This function returns not only the best-fit conic's coefficients, but also the residual error, which is a cheap way to compare between different fitted conics. The assumption is: If randomly sampled 3 points are all parts of the ellipse, the residual error will be low. If the points don't belong to one conic, the residual error will be much higher.

potentialSolutions = 
  SortBy[Select[Table[fitEllipse[RandomSample[edgePos, 3]], {n, 100}],
     isValidEllipse], First];

result = potentialSolutions[[1]];

(There is room for improvement here: the ellipse you're looking for might not be contained in these 100 samples, or it might not be the one with the lowest residual error. A smarter algorithm would take e.g. 50 samples, take the best one or two of these and count the number of nearby points. If enough points are close to it, keep that ellipse, otherwise, take 50 new samples. But that's just a straightforward programming exercise left to the reader ;-) .)

Next step: Find points nearest to the conic. I've tried to calculate the geometric distance exactly (using FindMinimumValue) but that's very slow. A simple, fast approximation is to find N points on the ellipse and simply use Nearest to estimate the distance:

ellipsePts = 
  Select[Flatten[
    Table[{i, y} /.
☆ ☆ ☆
- _WRITTEN REQUEST A_
Reproduce the ellipse-fitting text above in full, with every line and symbol unchanged.
☆ ☆ ☆
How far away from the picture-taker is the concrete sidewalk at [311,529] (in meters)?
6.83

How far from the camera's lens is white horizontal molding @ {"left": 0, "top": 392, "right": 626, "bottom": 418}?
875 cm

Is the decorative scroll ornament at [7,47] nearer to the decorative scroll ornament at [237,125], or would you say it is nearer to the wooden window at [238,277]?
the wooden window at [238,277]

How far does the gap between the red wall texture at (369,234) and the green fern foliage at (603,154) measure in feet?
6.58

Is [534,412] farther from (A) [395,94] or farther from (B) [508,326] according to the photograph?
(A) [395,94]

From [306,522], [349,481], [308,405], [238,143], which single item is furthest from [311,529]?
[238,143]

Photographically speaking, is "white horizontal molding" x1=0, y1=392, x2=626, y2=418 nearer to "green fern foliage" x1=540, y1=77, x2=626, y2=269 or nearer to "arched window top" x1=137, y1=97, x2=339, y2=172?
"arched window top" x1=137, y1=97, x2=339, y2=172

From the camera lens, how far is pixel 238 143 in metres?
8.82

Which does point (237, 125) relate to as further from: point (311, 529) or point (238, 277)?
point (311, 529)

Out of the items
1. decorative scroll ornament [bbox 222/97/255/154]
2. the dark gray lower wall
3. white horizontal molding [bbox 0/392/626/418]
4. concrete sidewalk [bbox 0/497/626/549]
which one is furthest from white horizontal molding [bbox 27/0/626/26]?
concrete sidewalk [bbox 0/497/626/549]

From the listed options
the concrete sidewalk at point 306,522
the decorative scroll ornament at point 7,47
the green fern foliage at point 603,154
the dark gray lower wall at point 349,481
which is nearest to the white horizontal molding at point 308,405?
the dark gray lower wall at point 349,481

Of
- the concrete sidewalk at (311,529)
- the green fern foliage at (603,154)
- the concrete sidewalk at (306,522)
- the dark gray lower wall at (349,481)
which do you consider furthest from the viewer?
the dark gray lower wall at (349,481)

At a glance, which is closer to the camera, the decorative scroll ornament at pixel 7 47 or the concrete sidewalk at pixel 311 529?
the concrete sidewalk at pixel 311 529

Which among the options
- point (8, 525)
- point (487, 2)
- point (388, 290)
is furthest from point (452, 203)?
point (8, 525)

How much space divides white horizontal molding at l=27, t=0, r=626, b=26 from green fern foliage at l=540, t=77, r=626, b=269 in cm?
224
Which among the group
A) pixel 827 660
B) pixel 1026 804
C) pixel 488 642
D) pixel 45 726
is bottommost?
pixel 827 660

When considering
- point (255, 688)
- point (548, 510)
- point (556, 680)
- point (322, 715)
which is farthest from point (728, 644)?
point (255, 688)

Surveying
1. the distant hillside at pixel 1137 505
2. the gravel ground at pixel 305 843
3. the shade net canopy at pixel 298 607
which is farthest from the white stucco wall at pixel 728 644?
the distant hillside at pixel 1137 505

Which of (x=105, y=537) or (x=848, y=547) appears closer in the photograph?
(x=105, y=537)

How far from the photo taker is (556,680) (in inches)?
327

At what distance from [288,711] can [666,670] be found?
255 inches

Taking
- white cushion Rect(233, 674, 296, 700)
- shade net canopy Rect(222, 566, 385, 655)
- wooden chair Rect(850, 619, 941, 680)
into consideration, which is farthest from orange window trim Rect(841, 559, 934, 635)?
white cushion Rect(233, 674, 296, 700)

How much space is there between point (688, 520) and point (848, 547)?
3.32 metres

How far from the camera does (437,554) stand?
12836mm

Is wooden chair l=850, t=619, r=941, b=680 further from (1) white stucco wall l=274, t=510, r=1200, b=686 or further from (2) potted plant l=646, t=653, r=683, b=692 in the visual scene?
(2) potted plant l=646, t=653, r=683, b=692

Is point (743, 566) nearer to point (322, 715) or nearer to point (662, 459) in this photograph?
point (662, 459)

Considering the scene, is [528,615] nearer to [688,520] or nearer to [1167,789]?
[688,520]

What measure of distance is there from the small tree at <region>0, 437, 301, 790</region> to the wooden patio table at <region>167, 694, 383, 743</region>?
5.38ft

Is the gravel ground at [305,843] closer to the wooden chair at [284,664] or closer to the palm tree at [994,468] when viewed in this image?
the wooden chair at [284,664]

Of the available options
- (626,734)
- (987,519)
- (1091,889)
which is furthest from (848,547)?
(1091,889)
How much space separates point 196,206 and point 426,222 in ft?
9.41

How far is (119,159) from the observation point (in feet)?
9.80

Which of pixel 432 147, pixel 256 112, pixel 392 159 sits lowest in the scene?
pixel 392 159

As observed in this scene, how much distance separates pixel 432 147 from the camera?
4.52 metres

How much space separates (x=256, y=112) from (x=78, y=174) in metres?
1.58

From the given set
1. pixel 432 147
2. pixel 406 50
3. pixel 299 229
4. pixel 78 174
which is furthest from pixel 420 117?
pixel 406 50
☆ ☆ ☆
- _WRITTEN REQUEST B_
Please gather each line from the listing above that contains the word "wooden".

- _WORKED ANSWER A_
This function returns not only the best-fit conic's coefficients, but also the residual error, which is a cheap way to compare between different fitted conics. The assumption is: If randomly sampled 3 points are all parts of the ellipse, the residual error will be low. If the points don't belong to one conic, the residual error will be much higher.

potentialSolutions = 
  SortBy[Select[Table[fitEllipse[RandomSample[edgePos, 3]], {n, 100}],
     isValidEllipse], First];

result = potentialSolutions[[1]];

(There is room for improvement here: the ellipse you're looking for might not be contained in these 100 samples, or it might not be the one with the lowest residual error. A smarter algorithm would take e.g. 50 samples, take the best one or two of these and count the number of nearby points. If enough points are close to it, keep that ellipse, otherwise, take 50 new samples. But that's just a straightforward programming exercise left to the reader ;-) .)

Next step: Find points nearest to the conic. I've tried to calculate the geometric distance exactly (using FindMinimumValue) but that's very slow. A simple, fast approximation is to find N points on the ellipse and simply use Nearest to estimate the distance:

ellipsePts = 
  Select[Flatten[
    Table[{i, y} /.

- _WORKED ANSWER B_
Is the decorative scroll ornament at [7,47] nearer to the decorative scroll ornament at [237,125], or would you say it is nearer to the wooden window at [238,277]?
the wooden window at [238,277]
- wooden chair Rect(850, 619, 941, 680)
Is wooden chair l=850, t=619, r=941, b=680 further from (1) white stucco wall l=274, t=510, r=1200, b=686 or further from (2) potted plant l=646, t=653, r=683, b=692 in the visual scene?
What measure of distance is there from the small tree at <region>0, 437, 301, 790</region> to the wooden patio table at <region>167, 694, 383, 743</region>?
Is the gravel ground at [305,843] closer to the wooden chair at [284,664] or closer to the palm tree at [994,468] when viewed in this image?
the wooden chair at [284,664]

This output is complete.